Transcranial Magnetic Stimulation for Major Depressive Disorder in Pregnancy: A Literature Review


Major depressive disorder (MDD) is a growing problem among pregnant women as current treatment with antidepressants pose significant risks to the mother and fetus. Transcranial magnetic stimulation (TMS) is a neuromodulation technique that is being increasingly utilized to treat MDD in adults. We conducted a literature search using the keyword “TMS” and cross-referencing it with MDD, depression, major depressive episode, pregnancy, efficacy, safety, and clinical trial. This review explores current studies conducted to evaluate the efficacy and safety of TMS to treat MDD in pregnant females. Low-frequency TMS over the right dorsolateral prefrontal cortex, when given to pregnant women with MDD during the second and third trimester, has shown a significant response in depressive symptom reduction. TMS offers a promising alternative to current treatment options for managing MDD during pregnancy, but with limited research available, its safety and efficacy still need to be studied by conducting multicenter trials and long-term studies. 

Introduction & Background

Major depressive disorder (MDD) during pregnancy is a major concern. It is estimated that 13% of women suffer from depression during pregnancy [1]. Pregnant females with MDD are less likely to seek prenatal care and are at higher risk of pregnancy-related complications (preterm birth, lower birth weight, and pre-eclampsia). The resulting maternal depression is known to have long-term impacts on maternal-infant bonding and child development and behavior [1-2].

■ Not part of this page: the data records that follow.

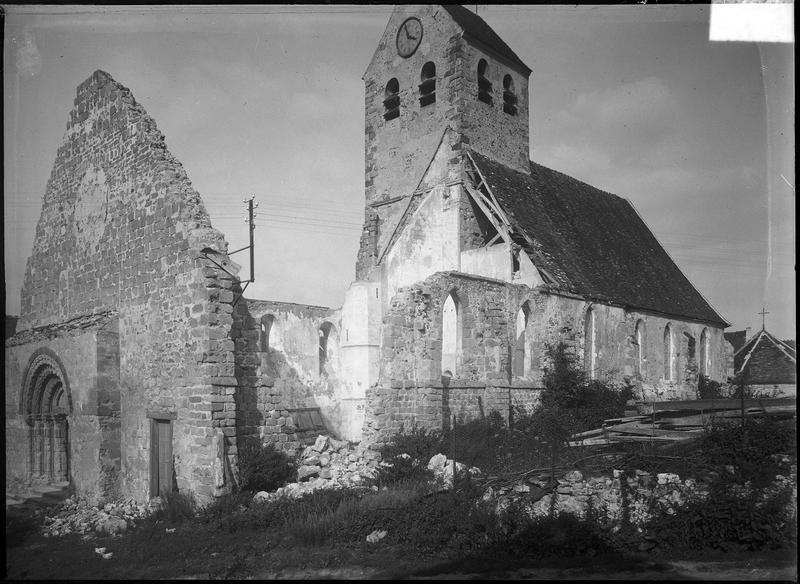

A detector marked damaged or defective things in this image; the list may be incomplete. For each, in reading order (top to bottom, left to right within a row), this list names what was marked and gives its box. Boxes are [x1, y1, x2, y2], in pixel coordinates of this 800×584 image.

damaged roof [444, 5, 532, 73]
damaged roof [468, 151, 732, 326]
damaged roof [736, 328, 796, 384]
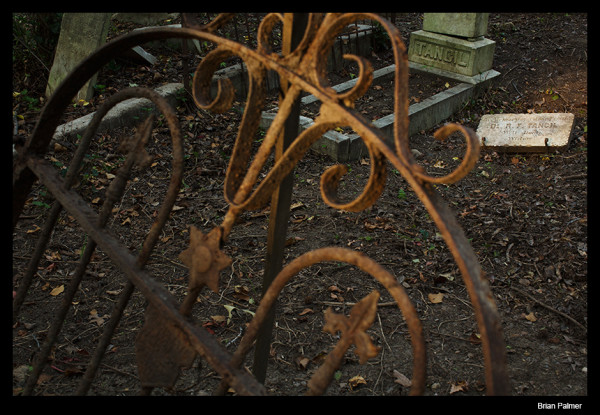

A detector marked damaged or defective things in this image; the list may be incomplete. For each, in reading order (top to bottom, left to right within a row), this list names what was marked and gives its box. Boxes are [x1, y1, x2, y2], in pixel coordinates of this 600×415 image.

rusty iron fence [11, 13, 508, 396]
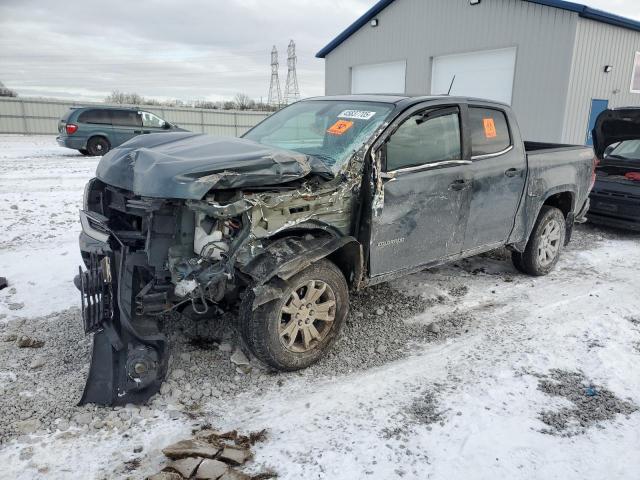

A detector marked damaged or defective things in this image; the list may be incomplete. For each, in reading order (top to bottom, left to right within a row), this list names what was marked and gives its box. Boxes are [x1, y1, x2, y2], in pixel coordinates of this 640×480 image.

crumpled hood [97, 131, 336, 199]
destroyed front end [74, 107, 384, 404]
wrecked chevrolet colorado [75, 94, 596, 404]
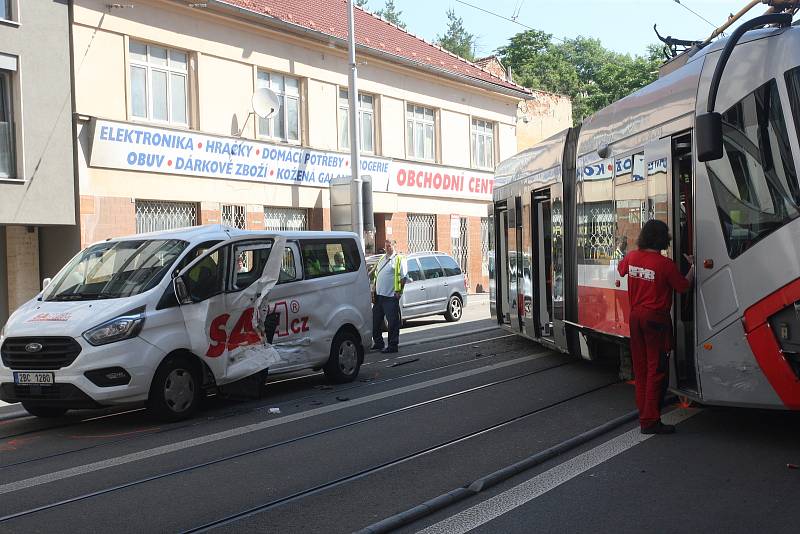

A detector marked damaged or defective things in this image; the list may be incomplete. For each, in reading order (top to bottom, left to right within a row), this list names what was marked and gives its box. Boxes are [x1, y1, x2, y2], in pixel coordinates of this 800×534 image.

damaged white van [0, 226, 374, 422]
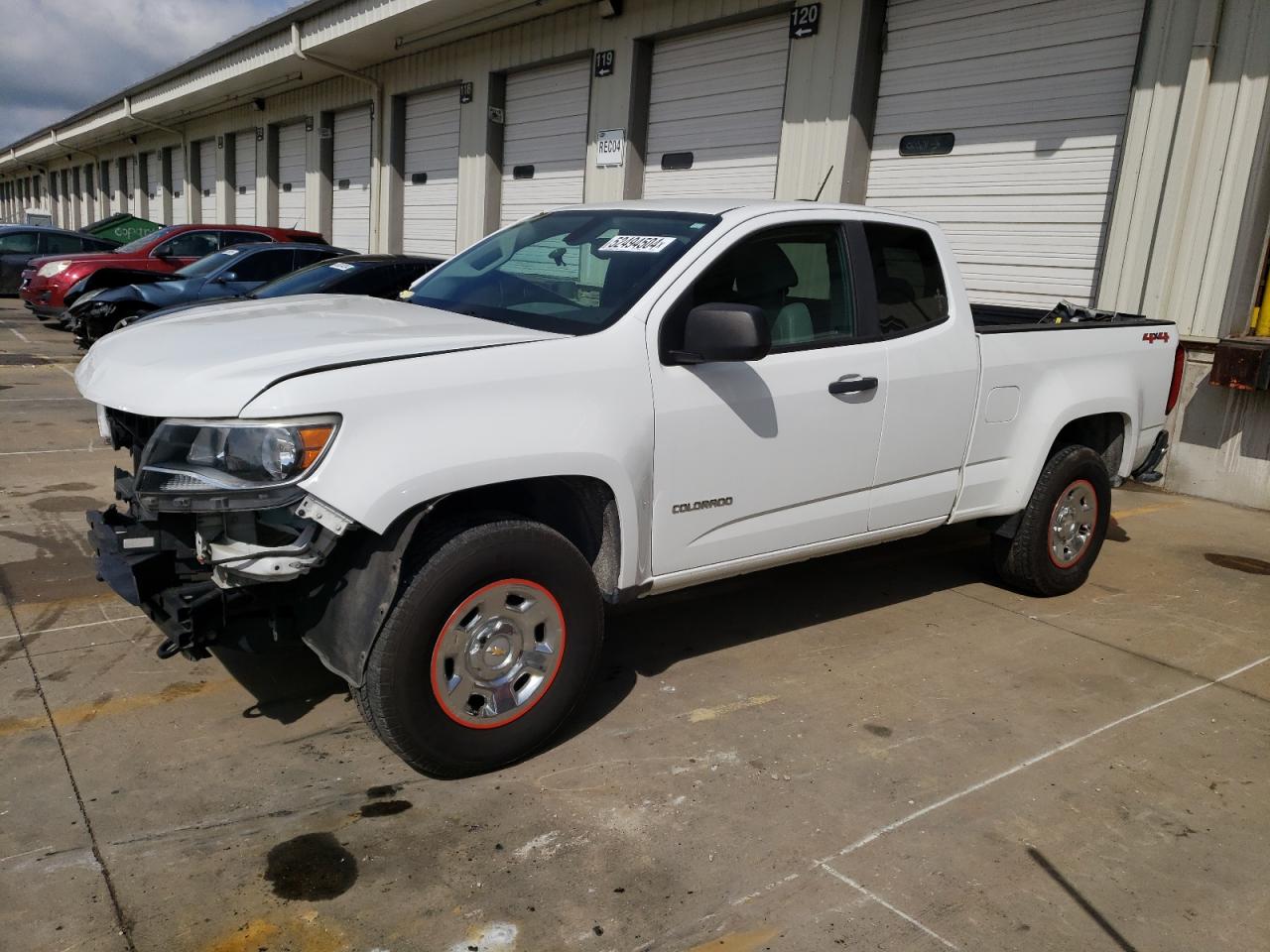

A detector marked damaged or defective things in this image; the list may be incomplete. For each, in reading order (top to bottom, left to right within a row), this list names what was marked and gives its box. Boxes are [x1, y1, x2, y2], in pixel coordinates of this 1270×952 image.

cracked headlight [138, 420, 337, 502]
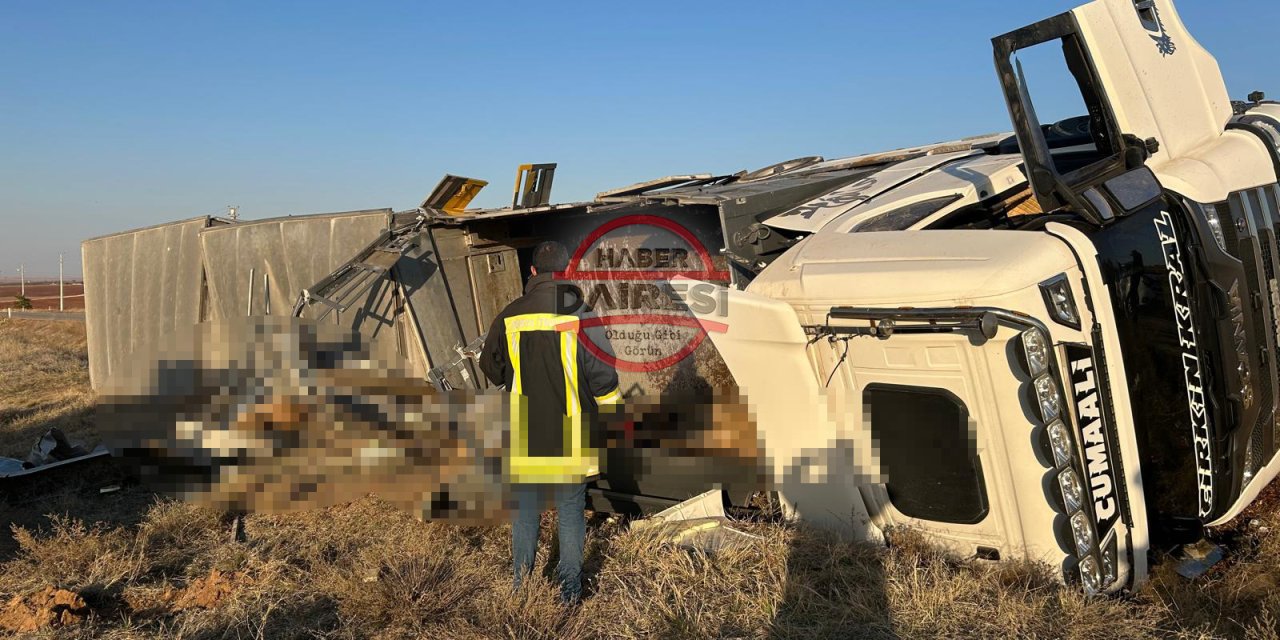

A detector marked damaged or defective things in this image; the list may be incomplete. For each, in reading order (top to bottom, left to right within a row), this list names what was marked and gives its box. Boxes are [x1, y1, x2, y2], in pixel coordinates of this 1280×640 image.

There are various pharmacological treatment options available for MDD during pregnancy, but the risks associated with fetal exposure to psychotropic medications are high. Thus, many women choose not to take antidepressants during pregnancy [3]. Bernard N et al. study found a three-fold increased risk of pre-eclampsia in women taking antidepressants and/or anxiolytic medicine before 16 weeks of pregnancy [4]. There is a significantly increased risk for preterm birth (1.7 times) and low birth weight (1.4 times) with the use of antidepressants [5]. Use of antidepressants during pregnancy is associated with adverse fetal growth and birth outcomes including reduced fetal head growth by 0.18 mm per week and increased preterm birth risk by 1.2 times [6].

Transcranial magnetic stimulation (TMS) is conducted by delivering non-invasive magnetic pulses to the dorsolateral prefrontal cerebral cortex [3]. Magnetic pulses depolarize the neurons at deeper levels via trans-synaptic pathways and lead to the release of neurotransmitters. The pulses can be delivered at different frequencies to excite or inhibit cortical neurons [3]. TMS mostly activates inhibitory gamma-aminobutyric acid (GABA) neurons in the cortex, which results in depression of pyramidal cell glutamatergic output. Increased release of neurotransmitters increases blood flow and glucose metabolism in the regions that are activated, thus reducing depressive symptoms [3]. The high-frequency pulses to the right and low-frequency pulses to the right prefrontal cortex have shown to be effective in reducing depression in pregnant women [3].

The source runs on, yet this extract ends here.